We at Project Emer2gent are passionate about turning data to insights about the Covid 19 situation – for the society and businesses at large. To that end, we are scouting for open source data sets. Kaggle, Johns Hopkins dataset etc.. One pretty cool data that we came across is the Oxford Covid 19 Government Response Tracker (https://www.bsg.ox.ac.uk/news/worlds-first-covid-19-government-response-tracker-launched-today). The data records confirmed cases, along with counter measures launched by Governments along with a neat Stringency Index which enables comparing different country responses, if only approximately.
This is exactly the starting point for any kind of causal analysis. Consider the question – Now that we have different measures in place for different countries, how do we check for effectiveness of the measures? A good playing ground for causal inference.
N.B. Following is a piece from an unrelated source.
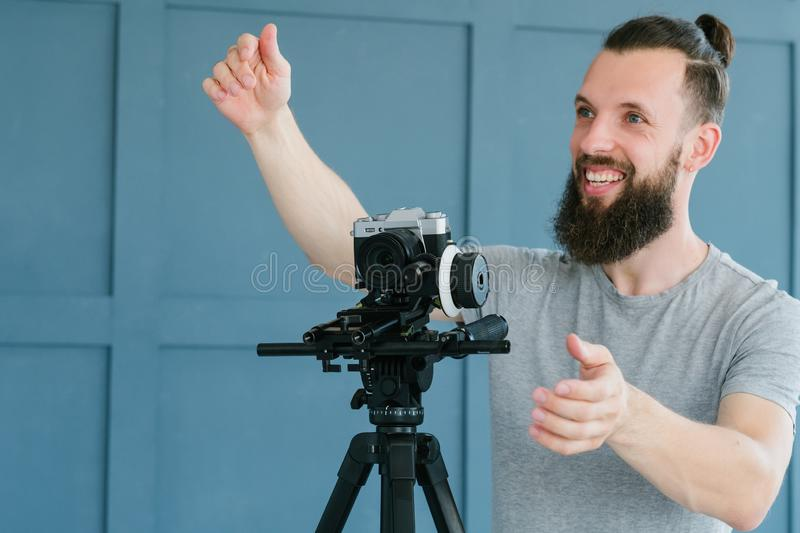Video content shooting cameraman instruction work. Video content creation process. cameraman shooting footage for vlog broadcast or report and giving stock photo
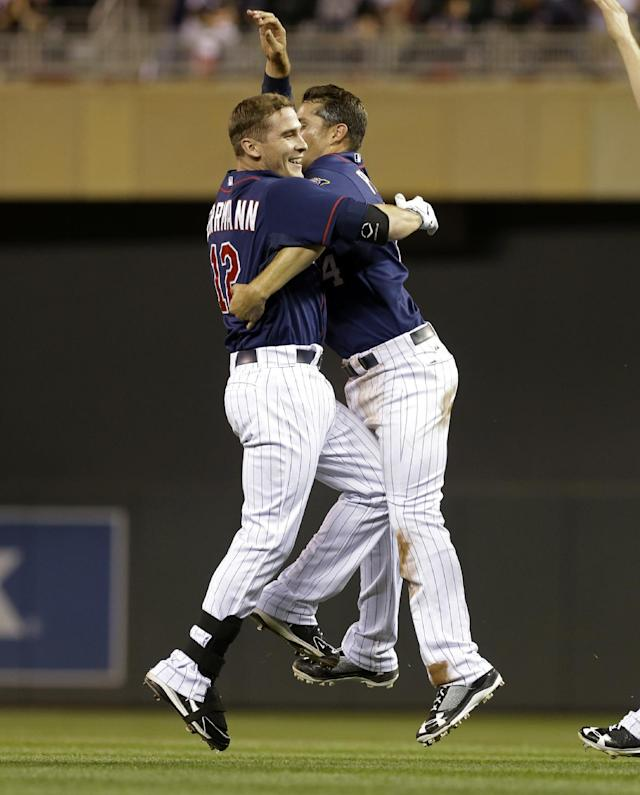 Minnesota Twins' Trevor Plouffe, right, and Chris Herrmann celebrate Herrmann's walkoff off Chicago White Sox pitcher Ramon Troncoso in a baseball game, Thursday, Aug. 15, 2013 in Minneapolis. The Twins won 4-3. (AP Photo/Jim Mone)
Quite curiously, as has been pointed out (https://projecteuclid.org/euclid.ss/1009212409), causal models and inference have been effectively applied in the past for epidemiology.
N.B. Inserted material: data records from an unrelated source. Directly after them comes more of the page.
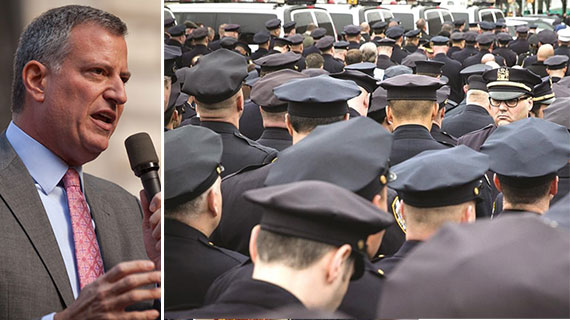 Mayor Bill de Blasio and NYPD officers in protest during the funeral of Officer Rafael Ramos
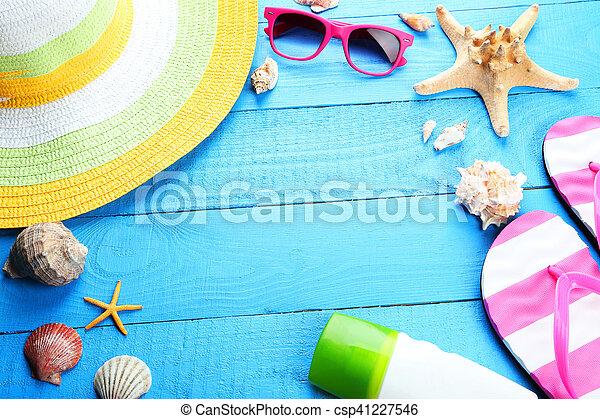 Beach accessories on blue wooden background - csp41227546
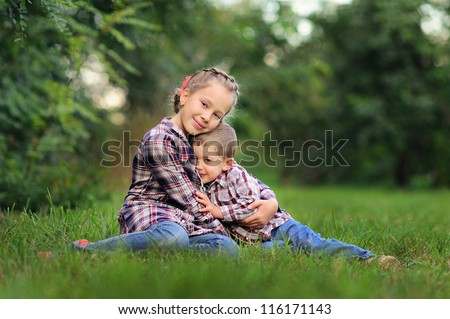 children sitting in green grass. Sunny summer day - stock photo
Considering the data Government Response Tracker, the following fact it quickly becomes clear- till now, only a few nations (China, South Korea) have managed to ride out the S-curve (see the number of infections in China beginning from Jan 1, maxing out at about 80000, see figure below). Going forward, I will be using data for China for following analysis, due to the number of data points.
Consider the different countermeasures put by the Chinese Government in place (the step change denotes introduction of new measures)
Now, assessment of effectiveness of different measures using causal inference necessitates a causal graph. I am going to derive one. I am hardly an epidemiologist. In fact, I would be thankful for any insights / critique here from those of you who are better informed in this topic than I.
An intuitive analysis – Each of the implemented measures influences the rate of change of new infections over a 7 day period. Well, the 7 day period time window is again a point where I would be really happy to get more insights as my choice is based simply on a layman’s understanding of the incubation time for new infections. Stringency measures encode our belief in how stringent the measures are. Let us draw them as a simple causal graph.
We are almost there, with the data and causal model, we can start crunching causal models. For causal calculus, I am using the dowhy package (https://github.com/microsoft/dowhy/blob/master/dowhy/) written in Python. Using a simple linear regressor, blocking backdoor paths and defining rate of new infections over a 7 day window (Delta7) as target, gives the following estimates along with their respective p values
|S1 School closure||-220||0.07|
|S3 cancel public events||-2300||0.07|
|S4 Close public transport||-1833||0.137|
|S6 Restrictions on Internal Movement||-460||0.036|
If one were to take the usual p value cutoff at 0.05, it appears that estimates on infection decrease due to Restrictions on Internal Movement is effective, while we need more data points to establish efficacy of other measures.
What do you think? Critique and conversation welcome!
Disclaimer: The purpose of this analysis is primarily academic, foster discussion and to encourage data driven understanding to what is clearly a pretty challenging global situation. No political or organizational endorsement is intended.